▸ **Exercise requirements**: Rewrite the lines below as a JSON list of strings, one string per line, leaving out blank lines and the pictures.

▸ **Material**:
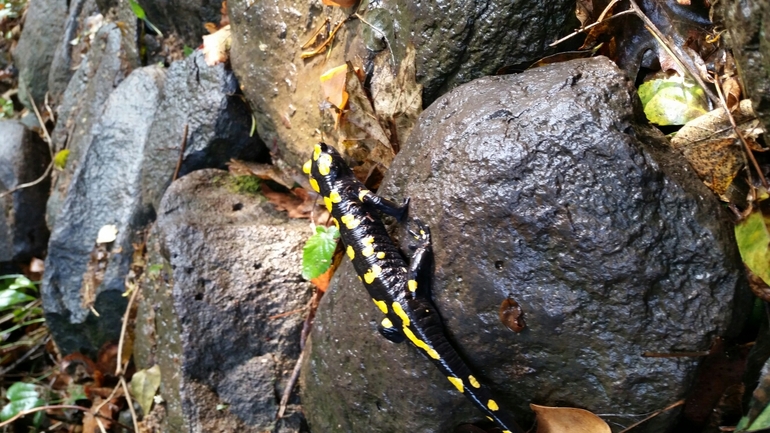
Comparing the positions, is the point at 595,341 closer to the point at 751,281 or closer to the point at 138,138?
the point at 751,281

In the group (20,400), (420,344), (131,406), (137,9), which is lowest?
(20,400)

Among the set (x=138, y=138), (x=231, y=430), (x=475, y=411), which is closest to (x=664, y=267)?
(x=475, y=411)

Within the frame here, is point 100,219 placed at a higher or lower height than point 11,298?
higher

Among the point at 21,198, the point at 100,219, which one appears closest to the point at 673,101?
the point at 100,219

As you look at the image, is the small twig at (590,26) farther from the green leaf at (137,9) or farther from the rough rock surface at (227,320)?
the green leaf at (137,9)

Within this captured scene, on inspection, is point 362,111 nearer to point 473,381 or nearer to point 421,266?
point 421,266

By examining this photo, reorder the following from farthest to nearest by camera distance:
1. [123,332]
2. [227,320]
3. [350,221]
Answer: [123,332] → [227,320] → [350,221]

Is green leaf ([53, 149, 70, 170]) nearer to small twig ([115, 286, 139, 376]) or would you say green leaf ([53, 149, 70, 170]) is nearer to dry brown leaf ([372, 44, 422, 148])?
small twig ([115, 286, 139, 376])
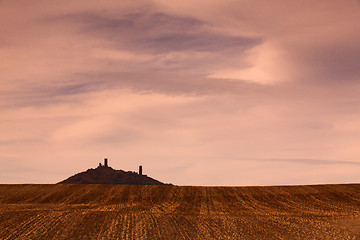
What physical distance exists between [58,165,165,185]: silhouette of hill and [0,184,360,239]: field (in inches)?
2304

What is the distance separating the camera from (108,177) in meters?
119

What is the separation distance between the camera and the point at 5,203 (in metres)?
47.8

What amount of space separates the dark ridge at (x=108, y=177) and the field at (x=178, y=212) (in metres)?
58.6

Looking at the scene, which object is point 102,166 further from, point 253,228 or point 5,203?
point 253,228

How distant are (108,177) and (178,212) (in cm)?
8040

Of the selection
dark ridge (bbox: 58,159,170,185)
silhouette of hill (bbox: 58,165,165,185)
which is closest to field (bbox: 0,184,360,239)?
silhouette of hill (bbox: 58,165,165,185)

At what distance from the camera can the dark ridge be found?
385 feet

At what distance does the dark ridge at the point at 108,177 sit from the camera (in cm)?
11745

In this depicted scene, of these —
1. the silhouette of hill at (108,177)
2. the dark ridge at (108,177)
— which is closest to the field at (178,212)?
the silhouette of hill at (108,177)

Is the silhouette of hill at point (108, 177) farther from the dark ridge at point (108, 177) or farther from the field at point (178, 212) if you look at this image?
the field at point (178, 212)

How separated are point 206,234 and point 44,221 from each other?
13163mm

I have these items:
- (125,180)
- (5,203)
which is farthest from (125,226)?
(125,180)

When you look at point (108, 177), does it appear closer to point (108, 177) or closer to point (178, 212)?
point (108, 177)

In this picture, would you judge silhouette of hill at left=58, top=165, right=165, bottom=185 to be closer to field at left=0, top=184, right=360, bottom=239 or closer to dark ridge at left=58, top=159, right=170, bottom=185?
dark ridge at left=58, top=159, right=170, bottom=185
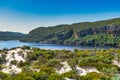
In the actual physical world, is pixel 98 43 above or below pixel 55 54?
below

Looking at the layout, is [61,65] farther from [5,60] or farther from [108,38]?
[108,38]

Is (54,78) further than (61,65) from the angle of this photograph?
No

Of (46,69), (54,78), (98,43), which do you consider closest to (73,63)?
(46,69)

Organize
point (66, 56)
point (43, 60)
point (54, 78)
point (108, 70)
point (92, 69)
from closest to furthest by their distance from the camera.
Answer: point (54, 78) < point (108, 70) < point (92, 69) < point (43, 60) < point (66, 56)

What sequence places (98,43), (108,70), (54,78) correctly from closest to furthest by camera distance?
1. (54,78)
2. (108,70)
3. (98,43)

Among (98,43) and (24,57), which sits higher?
(24,57)

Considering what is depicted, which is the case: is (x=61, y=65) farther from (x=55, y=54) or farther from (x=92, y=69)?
(x=55, y=54)

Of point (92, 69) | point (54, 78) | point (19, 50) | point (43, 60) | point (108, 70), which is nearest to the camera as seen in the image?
point (54, 78)

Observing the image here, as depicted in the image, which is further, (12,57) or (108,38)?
(108,38)

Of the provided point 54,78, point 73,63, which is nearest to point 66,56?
point 73,63

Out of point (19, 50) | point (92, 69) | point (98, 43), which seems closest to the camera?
point (92, 69)
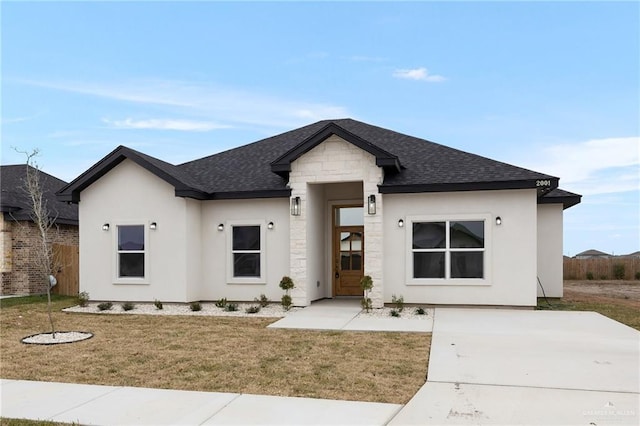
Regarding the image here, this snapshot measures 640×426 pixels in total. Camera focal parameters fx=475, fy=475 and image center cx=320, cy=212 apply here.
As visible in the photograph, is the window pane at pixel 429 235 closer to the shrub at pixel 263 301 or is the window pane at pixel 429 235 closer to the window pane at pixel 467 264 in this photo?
the window pane at pixel 467 264

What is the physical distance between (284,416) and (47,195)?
19381 mm

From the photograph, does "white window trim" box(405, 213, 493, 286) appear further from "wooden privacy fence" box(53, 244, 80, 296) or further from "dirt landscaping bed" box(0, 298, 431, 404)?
"wooden privacy fence" box(53, 244, 80, 296)

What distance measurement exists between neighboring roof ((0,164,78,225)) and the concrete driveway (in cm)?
1366

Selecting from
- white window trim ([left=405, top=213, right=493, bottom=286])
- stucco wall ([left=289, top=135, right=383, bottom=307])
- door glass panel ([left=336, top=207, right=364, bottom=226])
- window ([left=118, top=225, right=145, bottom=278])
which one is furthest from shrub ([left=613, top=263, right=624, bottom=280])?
window ([left=118, top=225, right=145, bottom=278])

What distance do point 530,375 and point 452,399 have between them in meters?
1.58

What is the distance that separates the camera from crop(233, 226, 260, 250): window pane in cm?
1412

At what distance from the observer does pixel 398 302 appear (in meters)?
12.3

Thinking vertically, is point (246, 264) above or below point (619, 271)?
above

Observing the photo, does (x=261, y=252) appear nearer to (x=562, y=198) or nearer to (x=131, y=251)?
(x=131, y=251)

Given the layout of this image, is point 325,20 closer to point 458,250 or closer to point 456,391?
point 458,250

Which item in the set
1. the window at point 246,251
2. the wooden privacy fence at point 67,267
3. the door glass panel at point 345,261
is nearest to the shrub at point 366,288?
the door glass panel at point 345,261

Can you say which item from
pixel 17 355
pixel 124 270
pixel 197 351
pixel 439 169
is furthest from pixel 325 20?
pixel 17 355

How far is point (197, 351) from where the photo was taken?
794cm

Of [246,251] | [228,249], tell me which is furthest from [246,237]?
[228,249]
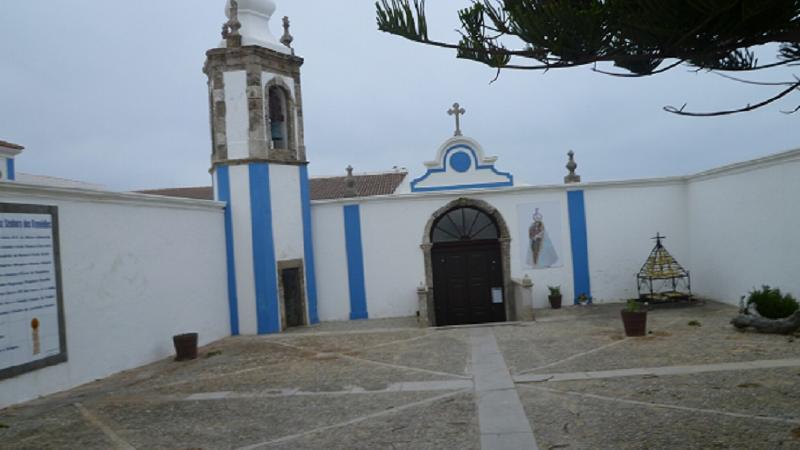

▸ **Result**:
[
  "Comparing the positions, is the point at 595,341 closer to the point at 751,281 or closer to the point at 138,138?",
  "the point at 751,281",
  "In the group (20,400), (420,344), (131,406), (137,9), which is lowest?",
  "(20,400)",
  "Among the set (x=138, y=138), (x=231, y=430), (x=475, y=411), which is closest to (x=664, y=267)?",
  "(x=475, y=411)",
  "Within the frame here, is point 100,219 placed at a higher or lower height than point 11,298?",
  "higher",
  "Among the point at 21,198, the point at 100,219, which one appears closest to the point at 673,101?",
  "the point at 100,219",
  "As you look at the image, is the small twig at (590,26) farther from the green leaf at (137,9) or farther from the rough rock surface at (227,320)?",
  "the green leaf at (137,9)",
  "Within this captured scene, on inspection, is point 362,111 nearer to point 473,381 or nearer to point 421,266?",
  "point 421,266",
  "By examining this photo, reorder the following from farthest to nearest by camera distance:",
  "1. [123,332]",
  "2. [227,320]",
  "3. [350,221]",
  "Answer: [123,332] → [227,320] → [350,221]",
  "Is green leaf ([53, 149, 70, 170]) nearer to small twig ([115, 286, 139, 376]) or would you say green leaf ([53, 149, 70, 170]) is nearer to dry brown leaf ([372, 44, 422, 148])?",
  "small twig ([115, 286, 139, 376])",
  "What physical distance exists between [58,165,165,185]: silhouette of hill and [0,184,360,239]: field (in inches)?",
  "2304",
  "What is the distance separating the camera from (108,177) in meters?",
  "119",
  "What is the separation distance between the camera and the point at 5,203 (in metres)?",
  "47.8",
  "What amount of space separates the dark ridge at (x=108, y=177) and the field at (x=178, y=212) (in metres)?",
  "58.6",
  "Looking at the scene, which object is point 102,166 further from, point 253,228 or point 5,203?",
  "point 253,228",
  "How distant are (108,177) and (178,212) (in cm)?",
  "8040",
  "Of the selection",
  "dark ridge (bbox: 58,159,170,185)",
  "silhouette of hill (bbox: 58,165,165,185)",
  "which is closest to field (bbox: 0,184,360,239)?",
  "silhouette of hill (bbox: 58,165,165,185)",
  "At what distance from the camera can the dark ridge be found?",
  "385 feet",
  "At what distance does the dark ridge at the point at 108,177 sit from the camera (in cm)?",
  "11745",
  "In this depicted scene, of these —",
  "1. the silhouette of hill at (108,177)",
  "2. the dark ridge at (108,177)",
  "— which is closest to the field at (178,212)?",
  "the silhouette of hill at (108,177)",
  "Is the silhouette of hill at point (108, 177) farther from the dark ridge at point (108, 177) or farther from the field at point (178, 212) if you look at this image?",
  "the field at point (178, 212)",
  "How separated are point 206,234 and point 44,221 from each other?",
  "13163mm",
  "I have these items:",
  "- (125,180)",
  "- (5,203)",
  "which is farthest from (125,226)?",
  "(125,180)",
  "When you look at point (108, 177), does it appear closer to point (108, 177) or closer to point (178, 212)?",
  "point (108, 177)",
  "In this picture, would you judge silhouette of hill at left=58, top=165, right=165, bottom=185 to be closer to field at left=0, top=184, right=360, bottom=239 or closer to dark ridge at left=58, top=159, right=170, bottom=185?",
  "dark ridge at left=58, top=159, right=170, bottom=185",
  "In the actual physical world, is pixel 98 43 above or below pixel 55 54?",
  "below",
  "Looking at the layout, is [61,65] farther from [5,60] or farther from [108,38]?",
  "[108,38]",
  "Is (54,78) further than (61,65) from the angle of this photograph?",
  "No",
  "Of (46,69), (54,78), (98,43), which do you consider closest to (73,63)?",
  "(46,69)",
  "Organize",
  "point (66, 56)",
  "point (43, 60)",
  "point (54, 78)",
  "point (108, 70)",
  "point (92, 69)",
  "from closest to furthest by their distance from the camera.",
  "Answer: point (54, 78) < point (108, 70) < point (92, 69) < point (43, 60) < point (66, 56)",
  "What sequence places (98,43), (108,70), (54,78) correctly from closest to furthest by camera distance?",
  "1. (54,78)",
  "2. (108,70)",
  "3. (98,43)",
  "Among (98,43) and (24,57), which sits higher?",
  "(24,57)",
  "Considering what is depicted, which is the case: is (x=61, y=65) farther from (x=55, y=54) or farther from (x=92, y=69)?",
  "(x=55, y=54)",
  "Of point (92, 69) | point (54, 78) | point (19, 50) | point (43, 60) | point (108, 70), which is nearest to the camera as seen in the image?",
  "point (54, 78)",
  "Observing the image here, as depicted in the image, which is further, (12,57) or (108,38)?",
  "(108,38)",
  "Of the provided point 54,78, point 73,63, which is nearest to point 66,56?",
  "point 73,63",
  "Out of point (19, 50) | point (92, 69) | point (98, 43), which seems closest to the camera?",
  "point (92, 69)",
  "Regarding the image here, this snapshot measures 640×426 pixels in total. Camera focal parameters fx=475, fy=475 and image center cx=320, cy=212 apply here.",
  "As visible in the photograph, is the window pane at pixel 429 235 closer to the shrub at pixel 263 301 or is the window pane at pixel 429 235 closer to the window pane at pixel 467 264 in this photo?",
  "the window pane at pixel 467 264",
  "What is the physical distance between (284,416) and (47,195)?",
  "19381 mm",
  "From the photograph, does \"white window trim\" box(405, 213, 493, 286) appear further from \"wooden privacy fence\" box(53, 244, 80, 296) or further from \"dirt landscaping bed\" box(0, 298, 431, 404)?",
  "\"wooden privacy fence\" box(53, 244, 80, 296)",
  "What distance measurement exists between neighboring roof ((0,164,78,225)) and the concrete driveway (in cm)?",
  "1366",
  "Selecting from",
  "- white window trim ([left=405, top=213, right=493, bottom=286])",
  "- stucco wall ([left=289, top=135, right=383, bottom=307])",
  "- door glass panel ([left=336, top=207, right=364, bottom=226])",
  "- window ([left=118, top=225, right=145, bottom=278])",
  "which one is furthest from shrub ([left=613, top=263, right=624, bottom=280])?",
  "window ([left=118, top=225, right=145, bottom=278])",
  "What distance do point 530,375 and point 452,399 have between them in meters?",
  "1.58",
  "What is the distance that separates the camera from crop(233, 226, 260, 250): window pane in cm?",
  "1412",
  "At what distance from the observer does pixel 398 302 appear (in meters)?",
  "12.3",
  "Thinking vertically, is point (246, 264) above or below point (619, 271)?",
  "above",
  "Observing the photo, does (x=261, y=252) appear nearer to (x=562, y=198) or nearer to (x=131, y=251)?",
  "(x=131, y=251)",
  "Given the layout of this image, is point 325,20 closer to point 458,250 or closer to point 456,391?",
  "point 458,250",
  "Which item in the set",
  "1. the window at point 246,251",
  "2. the wooden privacy fence at point 67,267",
  "3. the door glass panel at point 345,261",
  "is nearest to the shrub at point 366,288?",
  "the door glass panel at point 345,261",
  "Can you say which item from",
  "pixel 17 355",
  "pixel 124 270",
  "pixel 197 351",
  "pixel 439 169",
  "is furthest from pixel 325 20?",
  "pixel 17 355",
  "How far is point (197, 351) from where the photo was taken?",
  "794cm",
  "Of [246,251] | [228,249], tell me which is furthest from [246,237]?",
  "[228,249]"
]